Theatre Review from the June 1995 issue of the Socialist Standard
Leave Taking by Winsome Pinnock, National Theatre, Cottlesloe and touring.
Winsome Pinnock’s Leave Taking is sturdily unusual. Written by a black woman—the child of a West Indian immigrant—it tells the story of Enid, a single mother, and her two adolescent daughters. Delores and Viv, as Enid tries to deal with the death of her own mother in Jamaica, and her daughters try to discover their identities as adults. Its refreshing simplicity contrasts starkly with the spurious glitz and glitter, the condescension and the pretence, of much of the commercial theatre. It is faultless and touchingly played by a small company of black actors and actresses. It is a breath of fresh air.
Pinnock's characters have a rounded credibility which makes them immediately acceptable. They are true to their own lights—persuasively recognisable as unique human beings—and yet it is easy to imagine that we might meet them in the street, on a bus. at work. Only the best dramatists are able to do this: to convince us of the genuineness of their characters and yet allow us to recognise in their experiences and their dilemmas, something of the common currency of all our lives.

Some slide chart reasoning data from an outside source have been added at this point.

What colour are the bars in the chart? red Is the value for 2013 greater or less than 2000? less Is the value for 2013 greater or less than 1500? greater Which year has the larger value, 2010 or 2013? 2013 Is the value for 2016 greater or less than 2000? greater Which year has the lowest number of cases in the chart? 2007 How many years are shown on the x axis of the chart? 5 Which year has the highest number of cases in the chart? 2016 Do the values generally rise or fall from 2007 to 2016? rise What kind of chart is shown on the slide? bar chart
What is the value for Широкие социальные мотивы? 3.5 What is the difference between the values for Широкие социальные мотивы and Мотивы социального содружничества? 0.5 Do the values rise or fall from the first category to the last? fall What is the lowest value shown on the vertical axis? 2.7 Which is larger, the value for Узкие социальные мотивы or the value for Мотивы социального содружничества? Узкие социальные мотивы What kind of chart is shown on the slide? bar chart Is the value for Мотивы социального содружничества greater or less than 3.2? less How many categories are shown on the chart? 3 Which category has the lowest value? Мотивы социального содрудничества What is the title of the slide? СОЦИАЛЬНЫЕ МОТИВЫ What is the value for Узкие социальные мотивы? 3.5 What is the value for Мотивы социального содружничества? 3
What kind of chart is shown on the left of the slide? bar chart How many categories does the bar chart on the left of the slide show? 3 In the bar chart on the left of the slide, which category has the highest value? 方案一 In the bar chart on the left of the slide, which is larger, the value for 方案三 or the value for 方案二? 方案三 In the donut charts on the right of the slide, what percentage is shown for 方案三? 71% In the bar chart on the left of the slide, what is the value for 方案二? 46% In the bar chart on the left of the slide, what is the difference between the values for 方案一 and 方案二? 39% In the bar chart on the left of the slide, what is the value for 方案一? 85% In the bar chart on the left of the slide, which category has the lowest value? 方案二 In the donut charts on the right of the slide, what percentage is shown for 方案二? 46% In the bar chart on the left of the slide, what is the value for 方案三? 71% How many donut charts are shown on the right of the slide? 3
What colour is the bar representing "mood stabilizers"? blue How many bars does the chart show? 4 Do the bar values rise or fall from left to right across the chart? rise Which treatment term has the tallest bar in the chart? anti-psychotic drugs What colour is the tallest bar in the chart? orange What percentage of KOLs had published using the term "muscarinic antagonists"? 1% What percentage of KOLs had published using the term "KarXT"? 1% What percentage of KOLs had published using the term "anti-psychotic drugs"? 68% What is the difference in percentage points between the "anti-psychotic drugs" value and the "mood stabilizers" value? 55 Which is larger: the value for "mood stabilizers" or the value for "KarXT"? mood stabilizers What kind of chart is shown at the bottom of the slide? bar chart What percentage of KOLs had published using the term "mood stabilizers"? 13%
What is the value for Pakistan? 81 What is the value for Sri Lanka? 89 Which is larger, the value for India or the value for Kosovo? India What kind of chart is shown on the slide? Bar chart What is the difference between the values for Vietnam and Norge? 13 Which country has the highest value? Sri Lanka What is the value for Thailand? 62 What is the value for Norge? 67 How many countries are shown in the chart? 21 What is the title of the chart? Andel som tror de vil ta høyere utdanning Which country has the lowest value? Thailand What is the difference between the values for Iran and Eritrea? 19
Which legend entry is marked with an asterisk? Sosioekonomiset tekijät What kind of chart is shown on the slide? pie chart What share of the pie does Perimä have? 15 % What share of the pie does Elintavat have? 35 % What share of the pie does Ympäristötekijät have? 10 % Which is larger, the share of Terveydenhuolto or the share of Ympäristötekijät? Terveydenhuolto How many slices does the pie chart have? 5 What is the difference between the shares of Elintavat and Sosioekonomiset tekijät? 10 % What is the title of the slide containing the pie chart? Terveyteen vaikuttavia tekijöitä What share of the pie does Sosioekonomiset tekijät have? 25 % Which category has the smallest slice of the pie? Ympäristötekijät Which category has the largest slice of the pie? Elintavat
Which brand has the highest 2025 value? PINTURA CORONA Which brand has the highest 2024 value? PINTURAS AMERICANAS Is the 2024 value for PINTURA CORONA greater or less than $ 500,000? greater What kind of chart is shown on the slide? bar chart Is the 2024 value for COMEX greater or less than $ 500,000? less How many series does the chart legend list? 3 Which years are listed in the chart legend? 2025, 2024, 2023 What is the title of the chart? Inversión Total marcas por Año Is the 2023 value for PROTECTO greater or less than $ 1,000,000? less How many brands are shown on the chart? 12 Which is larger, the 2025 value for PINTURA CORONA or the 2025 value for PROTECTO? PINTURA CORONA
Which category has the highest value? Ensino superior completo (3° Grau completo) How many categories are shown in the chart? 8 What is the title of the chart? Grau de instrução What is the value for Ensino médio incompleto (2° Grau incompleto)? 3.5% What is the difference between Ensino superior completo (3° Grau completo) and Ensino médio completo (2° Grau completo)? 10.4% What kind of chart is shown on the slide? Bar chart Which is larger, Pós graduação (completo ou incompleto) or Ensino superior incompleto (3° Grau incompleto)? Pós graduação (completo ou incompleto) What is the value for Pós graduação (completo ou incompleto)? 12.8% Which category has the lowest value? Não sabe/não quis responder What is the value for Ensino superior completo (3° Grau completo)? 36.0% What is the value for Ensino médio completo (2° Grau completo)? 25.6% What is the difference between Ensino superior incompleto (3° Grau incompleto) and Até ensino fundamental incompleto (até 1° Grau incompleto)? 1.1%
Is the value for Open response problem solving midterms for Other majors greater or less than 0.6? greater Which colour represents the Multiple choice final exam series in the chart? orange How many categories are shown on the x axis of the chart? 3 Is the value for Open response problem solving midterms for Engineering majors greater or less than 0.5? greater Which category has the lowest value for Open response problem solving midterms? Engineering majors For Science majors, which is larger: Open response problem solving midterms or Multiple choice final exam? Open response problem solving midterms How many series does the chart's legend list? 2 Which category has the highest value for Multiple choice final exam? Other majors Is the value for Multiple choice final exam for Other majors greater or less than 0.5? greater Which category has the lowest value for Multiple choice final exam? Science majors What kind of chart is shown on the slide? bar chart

Leave Taking is nominally about being a West Indian immigrant; about growing up in a predominantly white society. But it is also about being rootlessness, coping with life in contemporary Britain, and becoming an adult. In the experiences of half-a-dozen black people living in London we begin to see the impact of larger social forces on their lives and. by extension, on our lives too. Pinnock’s characters may be black but most of the challenges they face transcend their colour. They are also our challenges, and they are shaped by relative poverty and their need to find employment—in a word by their class.
Leave Taking is about particular individuals facing particular psychological challenges. But these challenges are rooted in a social context; one which, as members of the working class, we share. And as the lives of Enid, Delores and Viv unfold, we also learn something of our own lives, and of the class-based communalities which bind us together.